--- Records for this exercise ---
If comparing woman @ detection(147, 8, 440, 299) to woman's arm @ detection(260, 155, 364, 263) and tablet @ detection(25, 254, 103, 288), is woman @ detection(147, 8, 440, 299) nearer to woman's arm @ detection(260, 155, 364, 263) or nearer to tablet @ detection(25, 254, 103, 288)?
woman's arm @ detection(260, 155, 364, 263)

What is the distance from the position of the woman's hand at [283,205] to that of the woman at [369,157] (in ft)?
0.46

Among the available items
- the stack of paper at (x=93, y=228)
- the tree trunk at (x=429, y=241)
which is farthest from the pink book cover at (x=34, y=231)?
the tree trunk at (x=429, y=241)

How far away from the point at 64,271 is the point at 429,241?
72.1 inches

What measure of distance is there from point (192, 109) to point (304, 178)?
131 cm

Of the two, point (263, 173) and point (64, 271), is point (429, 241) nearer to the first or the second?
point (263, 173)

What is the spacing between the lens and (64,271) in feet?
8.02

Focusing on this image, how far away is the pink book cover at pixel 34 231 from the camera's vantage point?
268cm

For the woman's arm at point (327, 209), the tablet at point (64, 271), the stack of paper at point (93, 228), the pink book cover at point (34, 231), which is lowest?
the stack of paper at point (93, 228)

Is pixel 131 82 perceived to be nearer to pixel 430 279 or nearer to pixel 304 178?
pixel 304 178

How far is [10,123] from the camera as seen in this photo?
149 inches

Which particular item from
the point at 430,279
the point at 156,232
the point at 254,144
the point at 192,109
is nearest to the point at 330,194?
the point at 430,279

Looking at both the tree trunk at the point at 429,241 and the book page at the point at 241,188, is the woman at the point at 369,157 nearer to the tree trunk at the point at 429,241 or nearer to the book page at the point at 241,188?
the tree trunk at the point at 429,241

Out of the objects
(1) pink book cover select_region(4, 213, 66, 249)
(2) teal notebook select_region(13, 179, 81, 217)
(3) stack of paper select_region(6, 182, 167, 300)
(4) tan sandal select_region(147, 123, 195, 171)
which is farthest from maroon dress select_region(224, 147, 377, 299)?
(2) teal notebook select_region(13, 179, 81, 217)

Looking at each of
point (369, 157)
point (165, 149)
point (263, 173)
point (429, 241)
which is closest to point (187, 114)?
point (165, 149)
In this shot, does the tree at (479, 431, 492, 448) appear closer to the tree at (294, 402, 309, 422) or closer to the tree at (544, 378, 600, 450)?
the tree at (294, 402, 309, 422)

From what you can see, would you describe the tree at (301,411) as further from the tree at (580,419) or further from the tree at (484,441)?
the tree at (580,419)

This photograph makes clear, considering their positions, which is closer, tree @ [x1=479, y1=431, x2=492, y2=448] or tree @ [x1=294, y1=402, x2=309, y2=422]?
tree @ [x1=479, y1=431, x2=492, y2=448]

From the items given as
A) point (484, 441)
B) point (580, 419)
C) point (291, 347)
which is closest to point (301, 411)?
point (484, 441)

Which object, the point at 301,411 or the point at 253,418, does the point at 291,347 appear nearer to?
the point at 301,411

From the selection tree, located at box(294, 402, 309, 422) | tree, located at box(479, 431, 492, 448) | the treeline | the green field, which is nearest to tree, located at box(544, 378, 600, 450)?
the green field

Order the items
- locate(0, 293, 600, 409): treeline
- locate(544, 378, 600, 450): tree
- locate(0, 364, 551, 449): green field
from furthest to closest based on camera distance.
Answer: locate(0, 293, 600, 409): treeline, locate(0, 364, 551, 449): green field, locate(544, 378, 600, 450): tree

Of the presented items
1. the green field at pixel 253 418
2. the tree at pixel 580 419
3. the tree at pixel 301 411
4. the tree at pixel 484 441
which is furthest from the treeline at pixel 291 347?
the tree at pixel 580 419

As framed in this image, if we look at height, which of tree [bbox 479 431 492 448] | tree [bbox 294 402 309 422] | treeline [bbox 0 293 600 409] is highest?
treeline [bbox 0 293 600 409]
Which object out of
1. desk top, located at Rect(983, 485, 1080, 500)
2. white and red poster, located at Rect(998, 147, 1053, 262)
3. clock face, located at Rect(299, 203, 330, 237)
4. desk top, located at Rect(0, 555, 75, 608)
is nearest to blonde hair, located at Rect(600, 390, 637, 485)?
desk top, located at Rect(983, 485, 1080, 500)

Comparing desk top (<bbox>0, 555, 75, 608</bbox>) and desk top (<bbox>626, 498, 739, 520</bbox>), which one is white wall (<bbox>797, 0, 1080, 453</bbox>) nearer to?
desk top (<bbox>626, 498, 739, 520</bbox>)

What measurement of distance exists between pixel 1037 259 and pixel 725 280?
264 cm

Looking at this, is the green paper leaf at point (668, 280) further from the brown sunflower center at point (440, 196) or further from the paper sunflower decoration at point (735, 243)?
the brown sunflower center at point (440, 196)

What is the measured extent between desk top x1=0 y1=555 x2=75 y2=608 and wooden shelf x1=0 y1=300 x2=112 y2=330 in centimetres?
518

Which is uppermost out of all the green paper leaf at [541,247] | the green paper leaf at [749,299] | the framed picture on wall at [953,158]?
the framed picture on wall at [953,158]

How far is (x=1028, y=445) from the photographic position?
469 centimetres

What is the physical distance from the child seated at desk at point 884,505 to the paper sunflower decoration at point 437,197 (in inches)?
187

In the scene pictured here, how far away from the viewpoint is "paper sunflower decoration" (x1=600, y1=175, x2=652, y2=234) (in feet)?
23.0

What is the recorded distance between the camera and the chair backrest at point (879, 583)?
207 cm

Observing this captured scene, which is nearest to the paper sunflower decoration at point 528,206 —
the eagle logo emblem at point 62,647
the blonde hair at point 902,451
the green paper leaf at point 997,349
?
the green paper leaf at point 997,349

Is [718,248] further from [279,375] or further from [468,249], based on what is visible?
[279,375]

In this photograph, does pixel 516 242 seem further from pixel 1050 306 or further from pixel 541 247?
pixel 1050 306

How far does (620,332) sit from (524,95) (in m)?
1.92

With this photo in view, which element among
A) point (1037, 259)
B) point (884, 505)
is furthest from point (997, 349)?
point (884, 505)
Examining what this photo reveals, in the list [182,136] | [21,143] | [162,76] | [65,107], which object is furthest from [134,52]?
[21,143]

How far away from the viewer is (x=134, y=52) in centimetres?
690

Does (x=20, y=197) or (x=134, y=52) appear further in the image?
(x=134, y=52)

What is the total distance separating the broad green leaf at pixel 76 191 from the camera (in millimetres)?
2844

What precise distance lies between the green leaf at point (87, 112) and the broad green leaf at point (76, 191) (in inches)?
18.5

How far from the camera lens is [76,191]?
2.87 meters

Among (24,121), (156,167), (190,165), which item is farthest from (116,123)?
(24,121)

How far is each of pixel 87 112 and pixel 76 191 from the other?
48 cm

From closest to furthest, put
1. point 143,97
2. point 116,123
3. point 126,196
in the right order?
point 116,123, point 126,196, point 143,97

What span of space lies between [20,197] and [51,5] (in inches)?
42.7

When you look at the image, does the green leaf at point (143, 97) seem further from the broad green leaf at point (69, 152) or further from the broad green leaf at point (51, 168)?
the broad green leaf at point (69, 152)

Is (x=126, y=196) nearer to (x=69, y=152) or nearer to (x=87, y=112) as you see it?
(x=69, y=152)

--- Exercise instructions ---
Put the lines above into a Markdown table with the columns Row and Line. Begin with the line containing "From closest to furthest, put", continue through the final line, number each row, and omit blank lines.

--- Task output ---
| Row | Line |
|---|---|
| 1 | From closest to furthest, put |
| 2 | 1. point 143,97 |
| 3 | 2. point 116,123 |
| 4 | 3. point 126,196 |
| 5 | in the right order? |
| 6 | point 116,123, point 126,196, point 143,97 |
| 7 | What span of space lies between [20,197] and [51,5] (in inches)? |
| 8 | 42.7 |
| 9 | When you look at the image, does the green leaf at point (143, 97) seem further from the broad green leaf at point (69, 152) or further from the broad green leaf at point (51, 168)? |
| 10 | the broad green leaf at point (69, 152) |
| 11 | Is (x=126, y=196) nearer to (x=69, y=152) or nearer to (x=87, y=112) as you see it? |
| 12 | (x=69, y=152) |